== Data ==

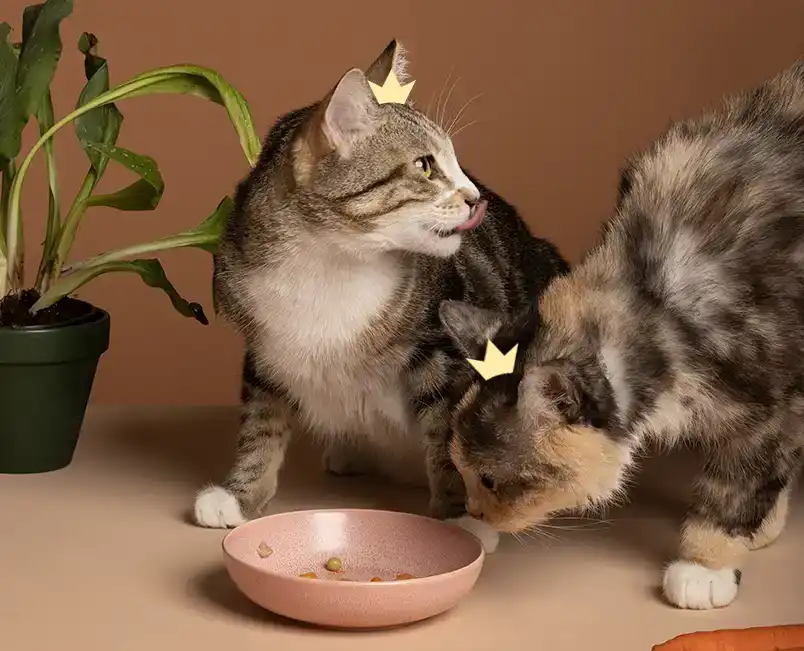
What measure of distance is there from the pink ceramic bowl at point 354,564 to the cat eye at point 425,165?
47 cm

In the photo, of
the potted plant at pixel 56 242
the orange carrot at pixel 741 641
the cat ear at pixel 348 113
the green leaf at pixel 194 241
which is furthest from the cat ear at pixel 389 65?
the orange carrot at pixel 741 641

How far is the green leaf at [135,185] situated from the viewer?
6.91 ft

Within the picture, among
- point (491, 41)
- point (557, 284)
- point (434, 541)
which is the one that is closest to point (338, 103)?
→ point (557, 284)

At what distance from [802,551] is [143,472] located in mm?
1049

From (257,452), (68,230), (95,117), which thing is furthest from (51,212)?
(257,452)

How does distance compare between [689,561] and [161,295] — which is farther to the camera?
[161,295]

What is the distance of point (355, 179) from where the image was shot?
1797 millimetres

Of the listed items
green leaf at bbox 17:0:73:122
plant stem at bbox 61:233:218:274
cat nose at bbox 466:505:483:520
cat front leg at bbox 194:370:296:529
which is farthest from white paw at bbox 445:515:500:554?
green leaf at bbox 17:0:73:122

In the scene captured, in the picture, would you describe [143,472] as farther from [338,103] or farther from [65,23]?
[65,23]

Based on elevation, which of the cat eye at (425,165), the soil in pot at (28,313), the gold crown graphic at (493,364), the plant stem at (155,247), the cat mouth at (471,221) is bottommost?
the soil in pot at (28,313)

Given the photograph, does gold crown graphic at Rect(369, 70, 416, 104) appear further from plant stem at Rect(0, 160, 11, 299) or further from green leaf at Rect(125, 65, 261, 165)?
plant stem at Rect(0, 160, 11, 299)

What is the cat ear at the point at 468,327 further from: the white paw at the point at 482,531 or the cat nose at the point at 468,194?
the white paw at the point at 482,531

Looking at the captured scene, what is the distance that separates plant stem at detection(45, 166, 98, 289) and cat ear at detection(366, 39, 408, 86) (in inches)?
21.1

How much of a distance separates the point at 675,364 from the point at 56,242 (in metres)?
1.07
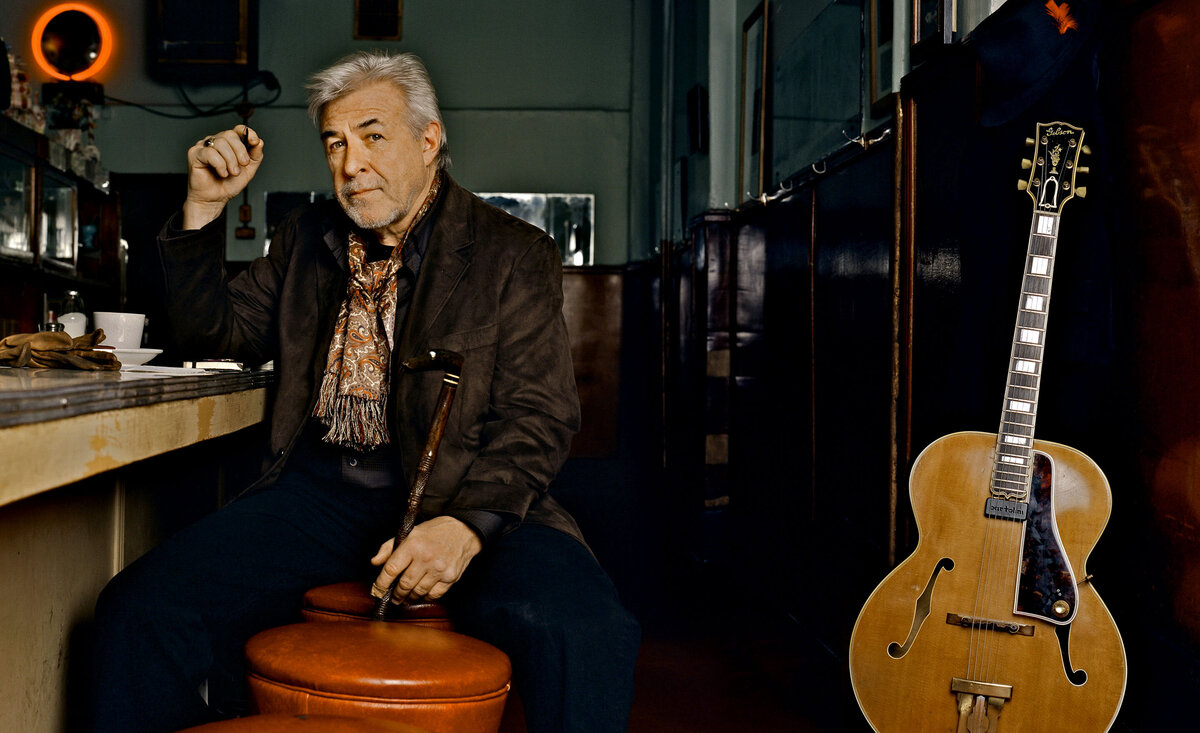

===

What the task requires:
Format the lines above as a Markdown table with the columns Row and Line, numbering each row and skipping blank lines. Omit the pictures.

Answer to this problem:
| Row | Line |
|---|---|
| 1 | What measure of distance is there from the pink ceramic bowl at point 354,564 to the cat eye at point 425,165? |
| 2 | 47 cm |
| 3 | In the photo, of |
| 4 | the potted plant at pixel 56 242 |
| 5 | the orange carrot at pixel 741 641 |
| 6 | the cat ear at pixel 348 113 |
| 7 | the green leaf at pixel 194 241 |
| 8 | which is furthest from the cat ear at pixel 389 65? |
| 9 | the orange carrot at pixel 741 641 |
| 10 | How far is the green leaf at [135,185] situated from the viewer? |
| 11 | 6.91 ft |
| 12 | Within the picture, among |
| 13 | - point (491, 41) |
| 14 | - point (557, 284) |
| 15 | - point (434, 541) |
| 16 | which is the one that is closest to point (338, 103)? |
| 17 | → point (557, 284) |
| 18 | At what distance from [802,551] is [143,472] located in mm? |
| 19 | 1049 |
| 20 | From (257,452), (68,230), (95,117), which thing is furthest from (51,212)? |
| 21 | (257,452) |
| 22 | How does distance compare between [689,561] and [161,295] — which is farther to the camera? |
| 23 | [161,295] |
| 24 | What is the distance of point (355, 179) from where the image was shot? |
| 25 | 1797 millimetres |
| 26 | Of the listed items |
| 27 | green leaf at bbox 17:0:73:122 |
| 28 | plant stem at bbox 61:233:218:274 |
| 29 | cat nose at bbox 466:505:483:520 |
| 30 | cat front leg at bbox 194:370:296:529 |
| 31 | which is farthest from white paw at bbox 445:515:500:554? |
| 32 | green leaf at bbox 17:0:73:122 |
| 33 | In the scene captured, in the picture, would you describe [143,472] as farther from [338,103] or farther from [65,23]? |
| 34 | [65,23] |
| 35 | Based on elevation, which of the cat eye at (425,165), the soil in pot at (28,313), the gold crown graphic at (493,364), the plant stem at (155,247), the cat mouth at (471,221) is bottommost? |
| 36 | the soil in pot at (28,313) |
| 37 | Given the photograph, does gold crown graphic at Rect(369, 70, 416, 104) appear further from plant stem at Rect(0, 160, 11, 299) or further from green leaf at Rect(125, 65, 261, 165)? |
| 38 | plant stem at Rect(0, 160, 11, 299) |
| 39 | What is the cat ear at the point at 468,327 further from: the white paw at the point at 482,531 or the cat nose at the point at 468,194? |
| 40 | the white paw at the point at 482,531 |
| 41 | Looking at the captured scene, what is the distance that separates plant stem at detection(45, 166, 98, 289) and cat ear at detection(366, 39, 408, 86) (in inches)? |
| 42 | 21.1 |
| 43 | How much of a distance separates the point at 675,364 from the point at 56,242 (in metres)? |
| 44 | 1.07 |